Facebook and the power of print

Jo Francis says that it is super-significant that online giant Facebook has turned to old media to get an important message across.

Back in June I was heading to the continent to see some new print tech, and while leafing through BA’s inflight business magazine I came across a supplement bound into the middle of it.

This turned out to be Grow, a magazine about thought leadership produced by Facebook. The supplement was a taster of the full magazine which is, apparently, available in British Airways business lounges at Heathrow and Gatwick and has been sent out as a marketing piece.

Not being a lounge type of traveller, I’m yet to see the standalone product, but it piqued my interest that Facebook had chosen to turn to the power of print to put this particular message across.

Grow was published just after the Facebook/Cambridge Analytica scandal hit peak outrage, and in her welcome message to the taster edition Facebook’s EMEA boss Nicola Mendelsohn continued the rolling-around-on-the-carpet-in-remorse theme, taking “a moment to acknowledge recent events” and pledging to “take meaningful steps to guard against those who abuse our platform”.

Over the intervening weeks, something else has been notable.

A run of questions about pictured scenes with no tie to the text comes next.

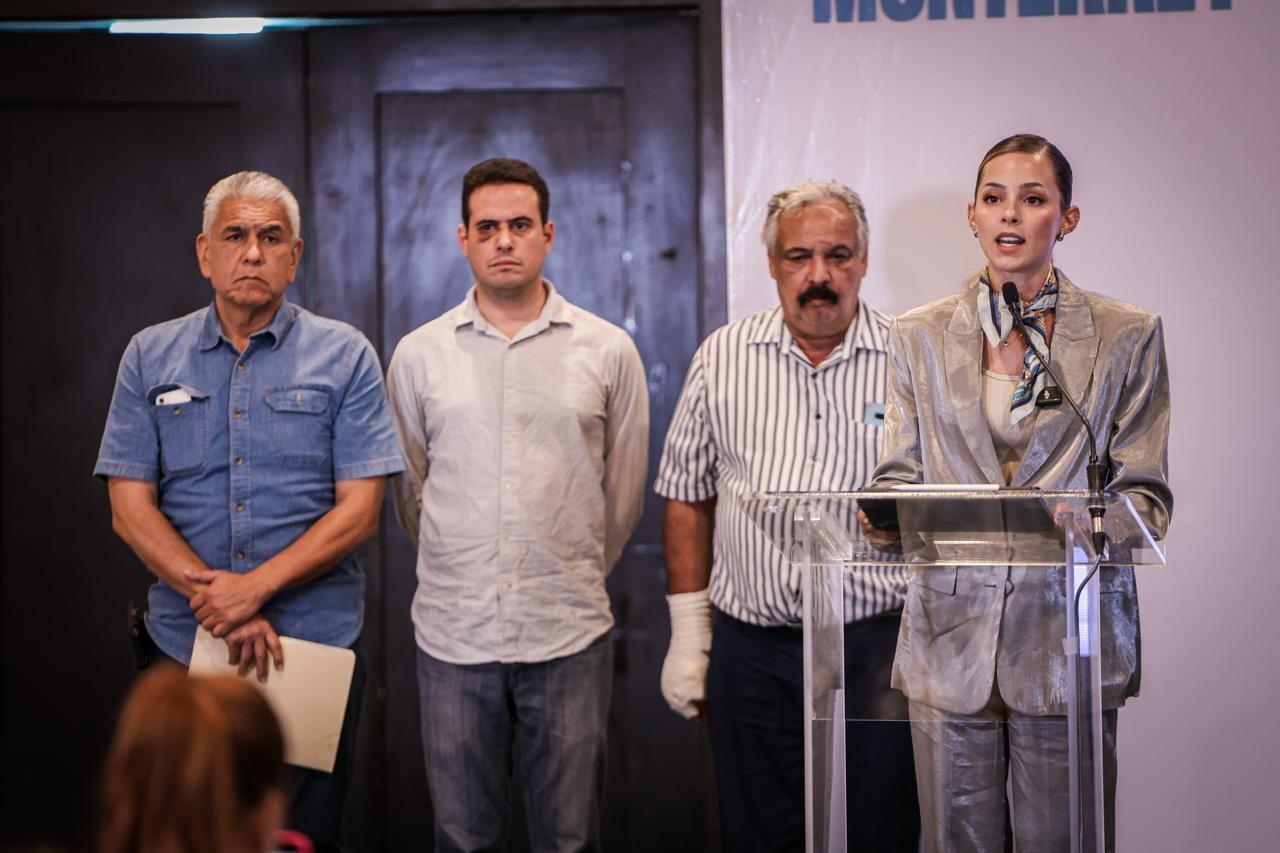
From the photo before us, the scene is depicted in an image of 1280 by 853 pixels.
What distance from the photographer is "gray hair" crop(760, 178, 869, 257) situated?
343cm

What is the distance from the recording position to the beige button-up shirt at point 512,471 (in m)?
3.35

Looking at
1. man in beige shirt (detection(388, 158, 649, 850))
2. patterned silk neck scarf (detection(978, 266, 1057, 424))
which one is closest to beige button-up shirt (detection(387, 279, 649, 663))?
man in beige shirt (detection(388, 158, 649, 850))

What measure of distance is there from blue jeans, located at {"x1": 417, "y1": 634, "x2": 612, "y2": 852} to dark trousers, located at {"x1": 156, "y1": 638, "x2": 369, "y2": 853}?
24cm

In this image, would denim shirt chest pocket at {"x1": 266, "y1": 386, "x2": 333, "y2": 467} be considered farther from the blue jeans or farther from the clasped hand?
the blue jeans

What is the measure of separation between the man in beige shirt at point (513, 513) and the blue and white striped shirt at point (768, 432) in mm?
210

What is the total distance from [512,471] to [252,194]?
0.91 m

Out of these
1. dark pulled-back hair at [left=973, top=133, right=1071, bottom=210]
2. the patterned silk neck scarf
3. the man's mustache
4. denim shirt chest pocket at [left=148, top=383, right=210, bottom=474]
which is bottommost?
denim shirt chest pocket at [left=148, top=383, right=210, bottom=474]

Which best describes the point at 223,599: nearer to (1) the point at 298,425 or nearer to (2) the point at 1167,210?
(1) the point at 298,425

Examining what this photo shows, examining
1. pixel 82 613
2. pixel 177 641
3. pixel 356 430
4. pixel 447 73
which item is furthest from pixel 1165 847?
pixel 82 613

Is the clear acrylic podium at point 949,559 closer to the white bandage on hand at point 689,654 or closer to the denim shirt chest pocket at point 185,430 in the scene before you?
the white bandage on hand at point 689,654

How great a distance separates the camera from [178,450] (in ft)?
10.5

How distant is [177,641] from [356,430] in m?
0.62

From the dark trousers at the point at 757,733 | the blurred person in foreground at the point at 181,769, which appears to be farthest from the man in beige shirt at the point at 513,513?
the blurred person in foreground at the point at 181,769

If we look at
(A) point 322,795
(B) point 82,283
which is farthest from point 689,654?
(B) point 82,283
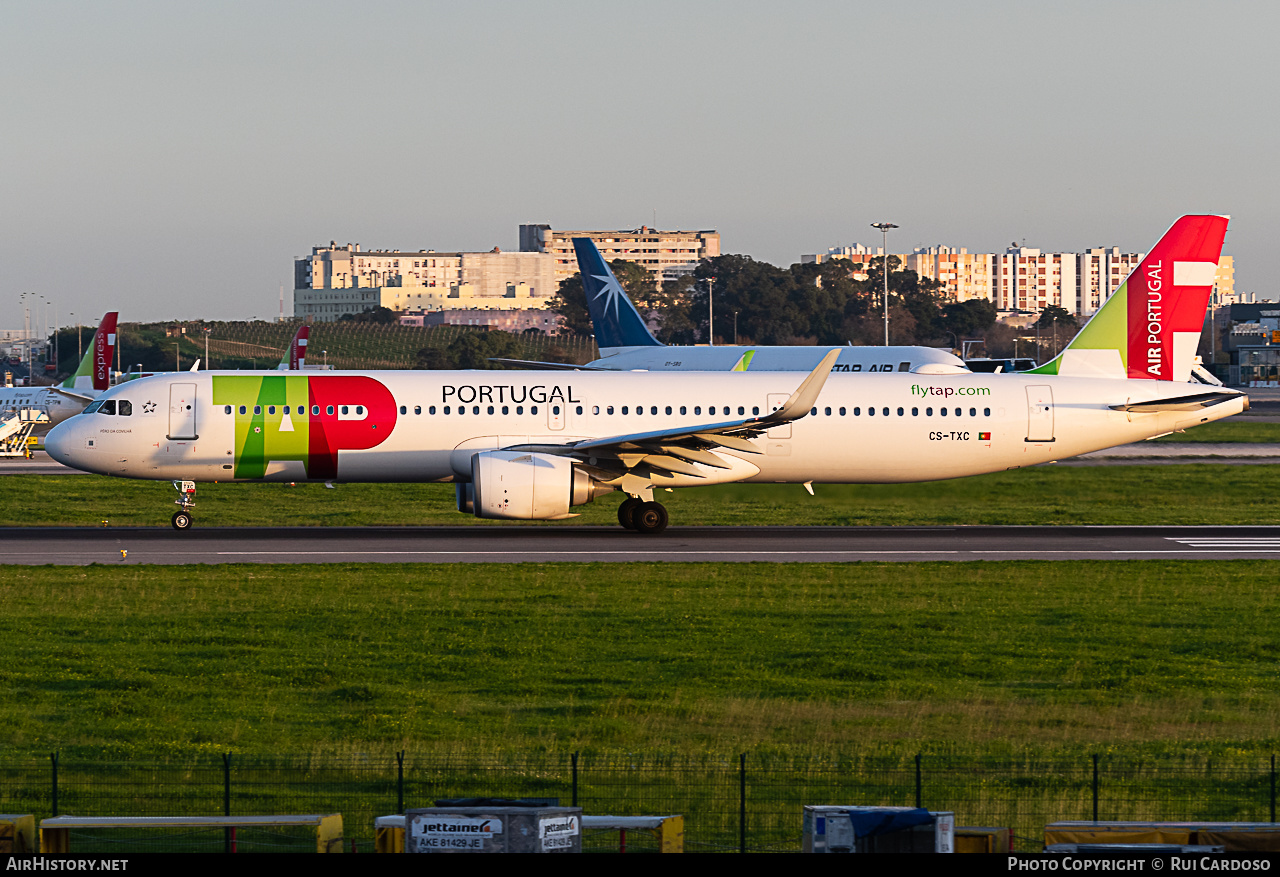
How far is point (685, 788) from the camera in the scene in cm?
1388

It seems I can’t open a newspaper or magazine, or indeed pass a bus stop, without seeing Facebook’s ‘Fake news is not our friend’ campaign.

They must be spending an eye-watering amount on it, and, who knows, maybe Facebook is single-handedly responsible for the recent uplift in newspaper advertising.

It’s hugely significant that Facebook has turned to ‘old’ media, and trusted publishing channels to get this message across, when its own platform was facing so much distrust.

This is something for the industry at large to take note of, a jewel of a fact that is not so much fake news as excellent news.